[SELECTED TEXT — start]


18 Responses:

  1. anon says:

    Citing AI Bullshit Generator©™: Fine *applauses*
    Citing Wikipedia: did you know wikipedia is not a realiable source? DERP DERP DERP

    • I'm pretty sure that scraping off Wikipedia is against Wikipedia's own terms of service.

      • anon says:

        Scraping by itself is also against a lot of authors, magazines, journals, etc that the Bullshit Company™ is profiting from

      • Netluser says:

        You don't need to scrape Wikipedia, they already provide dumps to anyone with a few dozen spare terabytes (or however large it is) and a lot of patience.

        The question of whether these AI companies are complying with the Creative Commons license Wikipedia is available under is another issue.

        • phuzz says:

          If you don't care about the images (and I assume someone trying to train a chatbot wouldn't), then it's 'only' about 50-60GB for just the text of the articles. I guess depending on what you wanted your chatbot to say, you might include the discussion pages too.

  2. Don says:

    I would find this marginally less gross if fair use seemed to still exist for us little guys. Instead I get threatening emails from YouTube because of literally 19 seconds of a song playing in a short video demonstrating something but these clowns get to scrape everything in sight and I'll eat my hat if their network provider would enforce a DMCA takedown against them.

[SELECTED TEXT — finish]
[RECORD EXCERPTS — start]

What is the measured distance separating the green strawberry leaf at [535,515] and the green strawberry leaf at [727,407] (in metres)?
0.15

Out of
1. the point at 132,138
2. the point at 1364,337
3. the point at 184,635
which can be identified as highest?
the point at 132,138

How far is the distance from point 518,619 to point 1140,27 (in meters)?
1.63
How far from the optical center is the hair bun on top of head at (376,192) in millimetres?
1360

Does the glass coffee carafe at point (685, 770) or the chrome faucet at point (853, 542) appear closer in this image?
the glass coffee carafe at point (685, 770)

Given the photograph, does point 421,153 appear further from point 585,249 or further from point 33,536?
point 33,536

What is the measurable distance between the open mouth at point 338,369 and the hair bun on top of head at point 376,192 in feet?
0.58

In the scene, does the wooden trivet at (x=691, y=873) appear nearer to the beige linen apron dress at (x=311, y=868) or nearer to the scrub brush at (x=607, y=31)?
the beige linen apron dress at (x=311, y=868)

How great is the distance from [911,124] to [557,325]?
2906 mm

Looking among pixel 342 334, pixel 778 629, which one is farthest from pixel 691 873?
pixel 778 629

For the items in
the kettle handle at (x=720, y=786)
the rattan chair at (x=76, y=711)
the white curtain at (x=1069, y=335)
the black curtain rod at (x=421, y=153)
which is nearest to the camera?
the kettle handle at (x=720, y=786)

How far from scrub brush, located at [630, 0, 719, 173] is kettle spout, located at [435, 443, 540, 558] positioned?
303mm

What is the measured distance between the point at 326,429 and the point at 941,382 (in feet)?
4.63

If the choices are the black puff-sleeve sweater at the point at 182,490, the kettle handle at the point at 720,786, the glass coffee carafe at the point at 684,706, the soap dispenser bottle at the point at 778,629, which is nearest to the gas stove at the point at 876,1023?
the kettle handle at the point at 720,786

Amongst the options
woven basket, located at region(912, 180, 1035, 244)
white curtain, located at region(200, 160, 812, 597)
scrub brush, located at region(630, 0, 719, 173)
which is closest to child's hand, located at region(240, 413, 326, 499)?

[RECORD EXCERPTS — finish]

_EXERCISE_. According to the comment thread, about how large is the text of Wikipedia's articles without the images?

_RESULT_. About 50-60GB.